Market Risks. The market for the Medicsight system may be slower to develop or smaller than estimated or it may be more difficult to build the market than anticipated. The medical community may resist the Medicsight system or be slower to accept it than we expect. Revenues from the Lifesyne scanning centers and the licensing of the Medicsight system may be delayed or costs may be higher than expected which may result in the Company requiring additional funding.
Regulatory Risks. The Medicsight system is subject to regulatory requirements in both the United States and Europe. Approval may be delayed or result in additional costs to the development of the Medicsight system.
Competitive Risks. There are a number of groups and organizations, such as software companies in the medical imaging field, scanner manufacturers, screening companies and other healthcare providers, that have an interest in developing a competitive offering to the Medicsight system.
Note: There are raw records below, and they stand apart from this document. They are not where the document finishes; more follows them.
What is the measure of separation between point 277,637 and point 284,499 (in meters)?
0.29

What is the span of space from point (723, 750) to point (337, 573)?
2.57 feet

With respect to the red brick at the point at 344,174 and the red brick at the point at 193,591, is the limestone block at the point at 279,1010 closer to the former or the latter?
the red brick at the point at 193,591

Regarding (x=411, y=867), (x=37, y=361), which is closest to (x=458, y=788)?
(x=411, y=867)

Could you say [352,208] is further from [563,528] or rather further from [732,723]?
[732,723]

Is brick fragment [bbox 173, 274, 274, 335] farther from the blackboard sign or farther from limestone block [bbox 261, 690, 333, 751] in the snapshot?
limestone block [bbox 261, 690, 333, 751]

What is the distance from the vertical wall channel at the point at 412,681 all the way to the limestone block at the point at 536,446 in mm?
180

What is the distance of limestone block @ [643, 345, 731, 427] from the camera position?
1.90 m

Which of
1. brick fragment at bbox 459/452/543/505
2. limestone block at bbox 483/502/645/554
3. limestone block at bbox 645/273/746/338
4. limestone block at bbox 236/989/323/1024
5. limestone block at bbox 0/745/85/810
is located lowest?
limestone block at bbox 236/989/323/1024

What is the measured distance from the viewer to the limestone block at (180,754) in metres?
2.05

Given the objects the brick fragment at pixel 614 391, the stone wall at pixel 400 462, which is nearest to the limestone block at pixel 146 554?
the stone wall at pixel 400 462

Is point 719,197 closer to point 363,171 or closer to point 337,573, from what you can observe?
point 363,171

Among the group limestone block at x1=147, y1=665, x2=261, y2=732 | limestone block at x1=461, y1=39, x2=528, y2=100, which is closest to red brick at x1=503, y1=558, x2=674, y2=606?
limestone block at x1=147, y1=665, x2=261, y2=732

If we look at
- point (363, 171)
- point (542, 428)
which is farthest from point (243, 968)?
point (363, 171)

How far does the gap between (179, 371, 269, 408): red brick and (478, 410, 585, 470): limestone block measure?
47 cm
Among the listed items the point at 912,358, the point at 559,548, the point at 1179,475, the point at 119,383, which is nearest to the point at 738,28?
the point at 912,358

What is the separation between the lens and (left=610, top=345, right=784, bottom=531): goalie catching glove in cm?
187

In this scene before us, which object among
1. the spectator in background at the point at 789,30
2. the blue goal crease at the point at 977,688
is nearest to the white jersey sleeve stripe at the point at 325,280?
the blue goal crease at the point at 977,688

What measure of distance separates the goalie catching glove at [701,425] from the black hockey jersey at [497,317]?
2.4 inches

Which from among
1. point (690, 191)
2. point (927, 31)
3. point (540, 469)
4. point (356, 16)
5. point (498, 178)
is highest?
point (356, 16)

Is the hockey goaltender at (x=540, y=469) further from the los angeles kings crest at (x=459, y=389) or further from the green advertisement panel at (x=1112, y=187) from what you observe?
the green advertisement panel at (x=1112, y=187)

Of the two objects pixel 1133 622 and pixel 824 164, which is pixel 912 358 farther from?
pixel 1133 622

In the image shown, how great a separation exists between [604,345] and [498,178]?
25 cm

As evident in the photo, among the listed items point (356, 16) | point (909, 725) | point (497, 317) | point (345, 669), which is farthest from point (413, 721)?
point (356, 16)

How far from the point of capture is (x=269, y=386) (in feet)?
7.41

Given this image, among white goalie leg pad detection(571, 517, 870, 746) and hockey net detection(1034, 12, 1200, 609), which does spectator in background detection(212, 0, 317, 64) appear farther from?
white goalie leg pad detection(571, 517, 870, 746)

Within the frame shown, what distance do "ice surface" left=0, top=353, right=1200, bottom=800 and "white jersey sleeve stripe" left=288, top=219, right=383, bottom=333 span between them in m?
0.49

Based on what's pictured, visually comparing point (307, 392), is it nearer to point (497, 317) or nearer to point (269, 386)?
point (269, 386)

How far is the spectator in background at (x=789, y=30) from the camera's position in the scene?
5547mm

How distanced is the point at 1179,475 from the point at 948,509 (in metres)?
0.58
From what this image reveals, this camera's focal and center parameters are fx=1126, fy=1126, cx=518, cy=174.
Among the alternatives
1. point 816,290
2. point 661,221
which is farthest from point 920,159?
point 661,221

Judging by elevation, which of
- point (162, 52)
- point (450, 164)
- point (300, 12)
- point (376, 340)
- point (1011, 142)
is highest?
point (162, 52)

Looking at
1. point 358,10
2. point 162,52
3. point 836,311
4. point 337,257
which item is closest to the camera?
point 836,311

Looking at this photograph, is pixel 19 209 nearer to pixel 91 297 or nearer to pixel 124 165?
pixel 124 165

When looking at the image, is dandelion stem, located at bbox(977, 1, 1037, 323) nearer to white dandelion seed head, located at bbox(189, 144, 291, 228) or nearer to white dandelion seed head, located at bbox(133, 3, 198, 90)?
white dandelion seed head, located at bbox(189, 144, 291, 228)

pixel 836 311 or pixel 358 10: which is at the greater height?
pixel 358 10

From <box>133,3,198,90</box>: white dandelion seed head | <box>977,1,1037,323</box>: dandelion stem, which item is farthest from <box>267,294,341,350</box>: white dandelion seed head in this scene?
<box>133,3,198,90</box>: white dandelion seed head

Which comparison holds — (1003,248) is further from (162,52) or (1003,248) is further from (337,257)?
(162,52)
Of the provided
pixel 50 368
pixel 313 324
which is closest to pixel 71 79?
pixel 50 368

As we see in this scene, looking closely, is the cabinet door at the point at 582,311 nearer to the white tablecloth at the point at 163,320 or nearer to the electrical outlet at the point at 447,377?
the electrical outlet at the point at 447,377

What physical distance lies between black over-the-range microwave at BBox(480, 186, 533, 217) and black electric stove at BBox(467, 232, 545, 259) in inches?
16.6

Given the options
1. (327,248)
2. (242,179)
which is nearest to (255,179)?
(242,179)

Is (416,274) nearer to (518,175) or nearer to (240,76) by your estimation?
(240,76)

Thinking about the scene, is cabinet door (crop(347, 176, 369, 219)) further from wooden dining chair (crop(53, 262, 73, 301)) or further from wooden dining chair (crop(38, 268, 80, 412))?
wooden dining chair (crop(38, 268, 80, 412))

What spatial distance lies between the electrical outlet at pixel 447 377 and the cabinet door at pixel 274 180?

These potential competitors may have significantly greater resources than the Company. We cannot make any assurance that they will not attempt to develop such offerings, that they will not be successful in developing such offerings or that any offerings they do develop will not have a competitive edge versus the Medicsight system.
Other Risks. The Company's ability to deliver the software could be hindered by such risks as the loss of key personnel, our patents being successfully challenged or our credit facilities reduced or terminated.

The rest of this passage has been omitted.